[Text block]

I can you the install instructions for the BMW iPod kit which can be followed in reverse. Can you email me your request so I can reply with the attachment?


----------



## X-country (Dec 23, 2010)

Hey Tom - I wanted to follow up with you as i'm hitting dead ends everywhere. So I worked to get my 2003 BMW X5 3.0 with Navigational back to the factory settings by uninstalling the BMW iPod adaptor that was installed when I purchased the car by the dealership. I am now able to 'see' the DICE media bridge within the system (hit Mode until finding the right setting - either USB or BT), but there is no audio at all.... I am able to see playlists, artists, etc. from my iPod on my screen video, but not able to hear a thing. I also am able to link my bluetooth phone up to the mediabridge, but when I call, no audio at all.

I did the check on DSP, but no cable at all - just the 6-pin and 3-pin in the back driver side compartment with the housing unit for the Navigational and where the CD changer would have been located...any ideas?
thank you
X-Country


----------



## tom @ eas (May 5, 2004)

X-country said:


> Hey Tom - I wanted to follow up with you as i'm hitting dead ends everywhere. So I worked to get my 2003 BMW X5 3.0 with Navigational back to the factory settings by uninstalling the BMW iPod adaptor that was installed when I purchased the car by the dealership. I am now able to 'see' the DICE media bridge within the system (hit Mode until finding the right setting - either USB or BT), but there is no audio at all.... I am able to see playlists, artists, etc. from my iPod on my screen video, but not able to hear a thing. I also am able to link my bluetooth phone up to the mediabridge, but when I call, no audio at all.
> 
> I did the check on DSP, but no cable at all - just the 6-pin and 3-pin in the back driver side compartment with the housing unit for the Navigational and where the CD changer would have been located...any ideas?
> thank you
> X-Country


The iPodyourBMW kit is not compatible for DSP-enabled vehicles, so we know you are not utilizing a digital input.

[/Text block]

- _Instructions_
1. In the forum thread about the BMW X5 audio problem, what vehicle does X-Country own?
2. Summarize the forum thread about the BMW X5 audio problem in two sentences.
3. In the forum thread about the BMW X5 audio problem, why does the reply conclude that X-Country is not using a digital input? Answer in one or two sentences.

[Information]

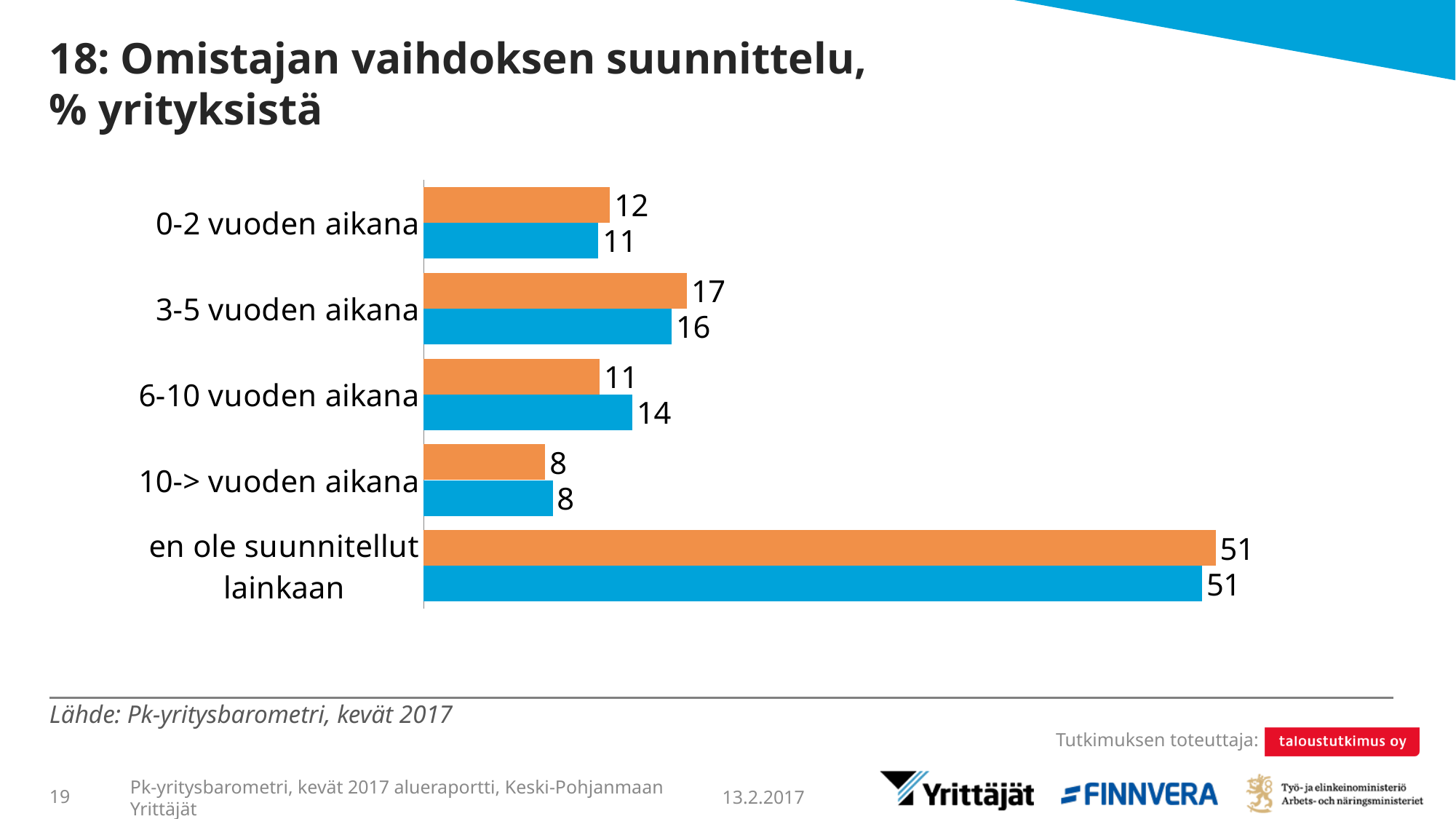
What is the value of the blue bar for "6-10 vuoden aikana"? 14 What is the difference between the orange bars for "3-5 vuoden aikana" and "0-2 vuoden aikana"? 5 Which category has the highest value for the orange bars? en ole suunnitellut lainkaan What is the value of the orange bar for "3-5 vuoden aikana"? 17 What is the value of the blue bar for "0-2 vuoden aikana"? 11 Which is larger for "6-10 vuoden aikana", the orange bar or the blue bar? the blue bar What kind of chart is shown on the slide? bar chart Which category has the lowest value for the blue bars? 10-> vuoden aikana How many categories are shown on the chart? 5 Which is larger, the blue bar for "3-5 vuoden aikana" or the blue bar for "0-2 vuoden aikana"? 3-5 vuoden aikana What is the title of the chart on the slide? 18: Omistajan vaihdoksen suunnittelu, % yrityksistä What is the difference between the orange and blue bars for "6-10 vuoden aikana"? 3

[/Information]
[Information]

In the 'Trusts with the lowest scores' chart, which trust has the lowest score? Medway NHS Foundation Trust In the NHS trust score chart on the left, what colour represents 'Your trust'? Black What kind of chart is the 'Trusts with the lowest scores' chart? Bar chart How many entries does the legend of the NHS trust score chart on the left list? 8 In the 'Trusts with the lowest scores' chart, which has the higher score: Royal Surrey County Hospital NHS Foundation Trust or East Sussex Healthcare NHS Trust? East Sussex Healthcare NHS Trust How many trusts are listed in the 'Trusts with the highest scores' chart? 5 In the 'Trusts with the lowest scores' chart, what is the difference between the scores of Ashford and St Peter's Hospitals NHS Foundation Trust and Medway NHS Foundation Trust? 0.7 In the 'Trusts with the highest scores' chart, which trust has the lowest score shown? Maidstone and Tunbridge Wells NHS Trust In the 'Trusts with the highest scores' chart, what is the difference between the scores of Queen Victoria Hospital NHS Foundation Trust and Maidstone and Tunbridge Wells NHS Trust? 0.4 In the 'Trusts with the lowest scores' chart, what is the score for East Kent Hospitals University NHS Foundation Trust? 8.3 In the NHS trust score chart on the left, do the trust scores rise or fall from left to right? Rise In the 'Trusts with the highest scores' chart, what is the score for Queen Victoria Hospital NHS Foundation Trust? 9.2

[/Information]

- _Exercise responses_
1. A 2003 BMW X5 3.0 with Navigational.

2. X-Country uninstalled the dealer-installed BMW iPod adaptor to return a 2003 BMW X5 to factory settings and can now see the DICE media bridge, view iPod playlists and artists, and link a Bluetooth phone, but hears no audio from either. A check for DSP found no cable, and the reply states that the iPodyourBMW kit is not compatible with DSP-enabled vehicles, so a digital input is not in use.

3. The reply concludes this because the iPodyourBMW kit is not compatible with DSP-enabled vehicles.